While the first UGLY Conference was an intimate, day-long convening of dialogue, healing, and connection, putting it on was no easy feat. It brought up all my nerve-wracking insecurities and forced me to confront some serious trauma. Namely, I still felt lingering shame about how much my own experiences with childhood bullying still took up space in my consciousness. I hadn’t yet divorced from the idea that I was bullied so consistently because I was ugly and unappealing to look at. I also was ashamed by how much I still suffered emotionally when thinking about childhood bullying.

I was afraid that by talking with others about those experiences, or ugliness in general, I would portray myself and other survivors of intense uglification, lookism, and bullying as people who haven’t figured out how to heal. I didn’t want people to think I have a victim complex, I wanted (and still want) to be read as powerful and confident. Today I realize that my fear of and concern about how others perceive me, and my quietness in the face of that fear, are critical to the insidious and covert way that uglification works.

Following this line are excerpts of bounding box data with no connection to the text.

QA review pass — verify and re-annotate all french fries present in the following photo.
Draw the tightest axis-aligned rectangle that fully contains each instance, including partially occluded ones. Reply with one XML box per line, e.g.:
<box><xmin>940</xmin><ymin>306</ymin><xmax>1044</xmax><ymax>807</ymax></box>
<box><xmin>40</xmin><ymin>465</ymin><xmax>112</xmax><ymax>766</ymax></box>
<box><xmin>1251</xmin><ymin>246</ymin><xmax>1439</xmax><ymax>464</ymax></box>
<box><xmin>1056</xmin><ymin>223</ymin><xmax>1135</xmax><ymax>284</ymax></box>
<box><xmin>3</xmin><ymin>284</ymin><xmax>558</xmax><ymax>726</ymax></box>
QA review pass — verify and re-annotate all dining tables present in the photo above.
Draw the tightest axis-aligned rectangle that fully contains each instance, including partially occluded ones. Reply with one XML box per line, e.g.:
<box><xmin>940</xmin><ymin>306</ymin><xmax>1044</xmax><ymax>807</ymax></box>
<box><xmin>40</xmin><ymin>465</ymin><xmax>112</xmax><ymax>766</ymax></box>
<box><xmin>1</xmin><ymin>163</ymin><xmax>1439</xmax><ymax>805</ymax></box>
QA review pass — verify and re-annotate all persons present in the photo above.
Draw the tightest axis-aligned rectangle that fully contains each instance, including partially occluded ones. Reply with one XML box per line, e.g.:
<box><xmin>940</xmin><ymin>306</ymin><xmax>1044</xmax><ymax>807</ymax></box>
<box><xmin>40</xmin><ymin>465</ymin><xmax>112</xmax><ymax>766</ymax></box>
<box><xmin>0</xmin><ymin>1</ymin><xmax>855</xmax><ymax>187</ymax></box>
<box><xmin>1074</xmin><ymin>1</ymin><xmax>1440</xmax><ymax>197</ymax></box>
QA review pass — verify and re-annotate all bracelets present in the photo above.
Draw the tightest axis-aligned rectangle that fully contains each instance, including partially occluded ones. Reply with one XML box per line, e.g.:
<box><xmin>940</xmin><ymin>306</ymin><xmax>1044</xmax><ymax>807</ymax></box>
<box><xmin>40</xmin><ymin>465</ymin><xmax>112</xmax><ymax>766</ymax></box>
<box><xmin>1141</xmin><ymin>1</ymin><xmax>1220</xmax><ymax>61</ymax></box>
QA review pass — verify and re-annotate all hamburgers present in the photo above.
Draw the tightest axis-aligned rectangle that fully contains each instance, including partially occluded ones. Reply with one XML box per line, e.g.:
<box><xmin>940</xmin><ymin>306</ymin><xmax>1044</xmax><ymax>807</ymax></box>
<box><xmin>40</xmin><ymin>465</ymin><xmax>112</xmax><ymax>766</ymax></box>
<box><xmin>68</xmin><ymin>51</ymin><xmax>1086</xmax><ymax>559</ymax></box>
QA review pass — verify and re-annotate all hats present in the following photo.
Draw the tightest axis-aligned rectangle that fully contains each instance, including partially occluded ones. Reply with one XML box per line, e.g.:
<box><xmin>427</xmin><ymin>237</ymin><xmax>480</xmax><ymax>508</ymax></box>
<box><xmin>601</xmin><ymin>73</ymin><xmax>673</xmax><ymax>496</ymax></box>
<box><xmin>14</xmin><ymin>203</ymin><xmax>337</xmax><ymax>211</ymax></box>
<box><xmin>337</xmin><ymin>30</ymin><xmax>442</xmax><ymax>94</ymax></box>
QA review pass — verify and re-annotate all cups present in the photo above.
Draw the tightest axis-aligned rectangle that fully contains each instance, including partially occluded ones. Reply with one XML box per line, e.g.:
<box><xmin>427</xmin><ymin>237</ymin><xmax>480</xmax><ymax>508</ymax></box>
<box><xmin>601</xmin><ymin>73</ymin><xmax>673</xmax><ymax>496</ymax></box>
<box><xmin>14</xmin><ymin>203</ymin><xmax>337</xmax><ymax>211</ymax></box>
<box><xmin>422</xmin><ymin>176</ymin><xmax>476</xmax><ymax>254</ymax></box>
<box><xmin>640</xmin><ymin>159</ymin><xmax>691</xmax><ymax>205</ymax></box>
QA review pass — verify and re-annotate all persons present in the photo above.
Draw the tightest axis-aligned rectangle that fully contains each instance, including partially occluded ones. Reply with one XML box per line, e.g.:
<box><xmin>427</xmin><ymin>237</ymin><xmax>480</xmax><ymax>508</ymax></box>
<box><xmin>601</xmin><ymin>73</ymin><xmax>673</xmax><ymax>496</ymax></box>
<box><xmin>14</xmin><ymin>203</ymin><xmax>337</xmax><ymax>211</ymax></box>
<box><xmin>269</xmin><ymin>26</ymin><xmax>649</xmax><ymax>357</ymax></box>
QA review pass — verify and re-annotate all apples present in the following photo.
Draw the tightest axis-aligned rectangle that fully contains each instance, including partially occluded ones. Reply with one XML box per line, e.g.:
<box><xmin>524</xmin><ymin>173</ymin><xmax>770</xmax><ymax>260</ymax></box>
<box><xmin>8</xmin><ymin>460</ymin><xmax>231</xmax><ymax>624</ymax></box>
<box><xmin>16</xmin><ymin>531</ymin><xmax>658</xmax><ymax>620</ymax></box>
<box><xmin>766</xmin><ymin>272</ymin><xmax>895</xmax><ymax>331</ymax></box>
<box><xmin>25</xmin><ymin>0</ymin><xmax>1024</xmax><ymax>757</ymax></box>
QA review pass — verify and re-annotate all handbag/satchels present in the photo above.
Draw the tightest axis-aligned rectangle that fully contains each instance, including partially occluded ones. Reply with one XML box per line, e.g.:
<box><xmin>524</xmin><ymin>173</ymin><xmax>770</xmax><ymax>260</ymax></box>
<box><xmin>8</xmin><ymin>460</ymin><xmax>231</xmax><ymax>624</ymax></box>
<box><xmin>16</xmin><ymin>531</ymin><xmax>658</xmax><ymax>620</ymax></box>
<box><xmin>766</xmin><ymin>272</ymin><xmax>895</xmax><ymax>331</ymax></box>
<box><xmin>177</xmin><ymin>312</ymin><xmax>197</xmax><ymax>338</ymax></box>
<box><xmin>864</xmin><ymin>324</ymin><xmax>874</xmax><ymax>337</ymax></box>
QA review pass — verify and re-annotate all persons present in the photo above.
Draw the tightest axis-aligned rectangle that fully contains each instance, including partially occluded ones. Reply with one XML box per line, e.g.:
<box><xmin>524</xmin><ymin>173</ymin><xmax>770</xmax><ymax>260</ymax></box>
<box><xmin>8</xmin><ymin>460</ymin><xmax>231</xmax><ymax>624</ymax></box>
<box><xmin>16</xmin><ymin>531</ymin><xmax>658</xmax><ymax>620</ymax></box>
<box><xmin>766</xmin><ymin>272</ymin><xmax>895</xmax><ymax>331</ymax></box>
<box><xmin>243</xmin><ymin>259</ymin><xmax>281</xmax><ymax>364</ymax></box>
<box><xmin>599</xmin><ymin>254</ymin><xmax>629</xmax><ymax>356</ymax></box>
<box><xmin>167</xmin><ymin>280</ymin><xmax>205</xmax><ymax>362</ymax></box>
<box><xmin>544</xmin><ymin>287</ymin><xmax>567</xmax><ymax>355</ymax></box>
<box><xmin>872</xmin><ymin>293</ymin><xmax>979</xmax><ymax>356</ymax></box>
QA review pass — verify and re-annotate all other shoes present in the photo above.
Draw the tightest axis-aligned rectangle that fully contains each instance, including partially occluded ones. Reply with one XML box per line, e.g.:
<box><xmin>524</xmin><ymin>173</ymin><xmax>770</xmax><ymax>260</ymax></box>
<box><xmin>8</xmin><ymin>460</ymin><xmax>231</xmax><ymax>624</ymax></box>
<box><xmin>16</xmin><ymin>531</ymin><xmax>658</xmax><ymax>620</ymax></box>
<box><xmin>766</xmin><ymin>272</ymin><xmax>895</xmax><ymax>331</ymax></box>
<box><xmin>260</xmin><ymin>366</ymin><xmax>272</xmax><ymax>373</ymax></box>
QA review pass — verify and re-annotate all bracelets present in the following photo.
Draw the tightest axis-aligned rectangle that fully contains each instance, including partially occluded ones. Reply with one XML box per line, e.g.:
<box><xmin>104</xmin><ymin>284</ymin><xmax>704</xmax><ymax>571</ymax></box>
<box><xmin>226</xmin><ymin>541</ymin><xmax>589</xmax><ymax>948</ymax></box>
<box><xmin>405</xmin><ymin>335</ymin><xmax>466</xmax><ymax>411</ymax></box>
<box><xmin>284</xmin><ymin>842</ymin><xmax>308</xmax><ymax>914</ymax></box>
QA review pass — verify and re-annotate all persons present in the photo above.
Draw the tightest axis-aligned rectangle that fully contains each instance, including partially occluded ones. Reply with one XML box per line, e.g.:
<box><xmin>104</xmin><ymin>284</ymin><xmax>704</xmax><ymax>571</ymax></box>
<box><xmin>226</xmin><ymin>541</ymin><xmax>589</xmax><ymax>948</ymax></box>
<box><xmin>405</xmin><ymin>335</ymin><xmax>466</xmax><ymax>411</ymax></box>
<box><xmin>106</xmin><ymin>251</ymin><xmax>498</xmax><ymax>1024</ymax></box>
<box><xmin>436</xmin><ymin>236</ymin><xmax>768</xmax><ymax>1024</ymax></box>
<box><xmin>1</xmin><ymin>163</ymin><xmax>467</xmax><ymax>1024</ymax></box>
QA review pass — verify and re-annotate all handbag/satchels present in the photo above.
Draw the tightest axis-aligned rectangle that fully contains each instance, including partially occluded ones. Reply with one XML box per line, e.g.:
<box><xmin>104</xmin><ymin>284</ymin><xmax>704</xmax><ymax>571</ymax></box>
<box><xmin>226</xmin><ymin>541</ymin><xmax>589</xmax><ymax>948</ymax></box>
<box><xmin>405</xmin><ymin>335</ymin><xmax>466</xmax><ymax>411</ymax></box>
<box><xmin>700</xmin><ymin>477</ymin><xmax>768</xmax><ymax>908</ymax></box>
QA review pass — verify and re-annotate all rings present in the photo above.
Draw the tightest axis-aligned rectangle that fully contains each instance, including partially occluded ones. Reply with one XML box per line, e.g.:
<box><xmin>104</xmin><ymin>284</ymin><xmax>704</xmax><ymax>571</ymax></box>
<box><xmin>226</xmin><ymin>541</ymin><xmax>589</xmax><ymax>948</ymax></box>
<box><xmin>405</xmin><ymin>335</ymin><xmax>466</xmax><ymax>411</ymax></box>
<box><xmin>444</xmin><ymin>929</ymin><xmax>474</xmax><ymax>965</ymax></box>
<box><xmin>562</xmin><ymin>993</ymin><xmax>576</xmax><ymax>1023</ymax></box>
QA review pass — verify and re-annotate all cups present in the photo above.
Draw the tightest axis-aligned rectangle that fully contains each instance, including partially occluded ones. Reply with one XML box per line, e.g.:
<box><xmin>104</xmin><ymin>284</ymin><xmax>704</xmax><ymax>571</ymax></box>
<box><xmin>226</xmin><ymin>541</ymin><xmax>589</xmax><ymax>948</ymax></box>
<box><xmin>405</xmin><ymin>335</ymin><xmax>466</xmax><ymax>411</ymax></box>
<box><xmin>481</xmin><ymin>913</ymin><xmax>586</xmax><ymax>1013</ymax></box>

Uglification puts the onus of healing and survival on those of us who’ve experienced the harm, while pressuring us to act like we are imperviousness to the abuse, injustice, and pain we have experienced. We are encouraged to be strong, to compassionately intellectualize why people are cruel, and to move past the impacts of that hurt while lifting ourselves up. We do this all even though we have learned to give up hope and expectation that perpetrators of uglification will change their behaviors, or that community members, school boards, and policy/law makers creating cultural and structural shifts will systemically facilitate those changes.

As a bullied or formerly bullied person, how many times have you heard “that’s just the way things are, get over it” from a loved one, instead of them collaborating with you to find solutions for how to make it better, or them simply affirming the fact that you deserve better protection and better treatment? What about “you need to heal and move on with your life” without anyone actually supporting you through the process of healing in tangible and hands-on ways? Then there is my favorite, “ignore them, they are just jealous of you,” in which a person subliminally asks you to prioritize compassion for the people who hurt you by imagining yourself as being better than them for not being jealous and having something they don’t have. These folks are suggesting that you respond to uglification with further uglification, not offering you protection and healing from uglification.

When I was a bullied child, I rarely experienced my teachers or school counselors talking to my classmates about the bullying I was experiencing. Instead, I—a Black girl child in a world where Black children are frequently groomed for incarceration via the school-to-prison pipeline—was told to stand up for myself, to start fighting back, to stop being so sensitive, to not be such a crybaby.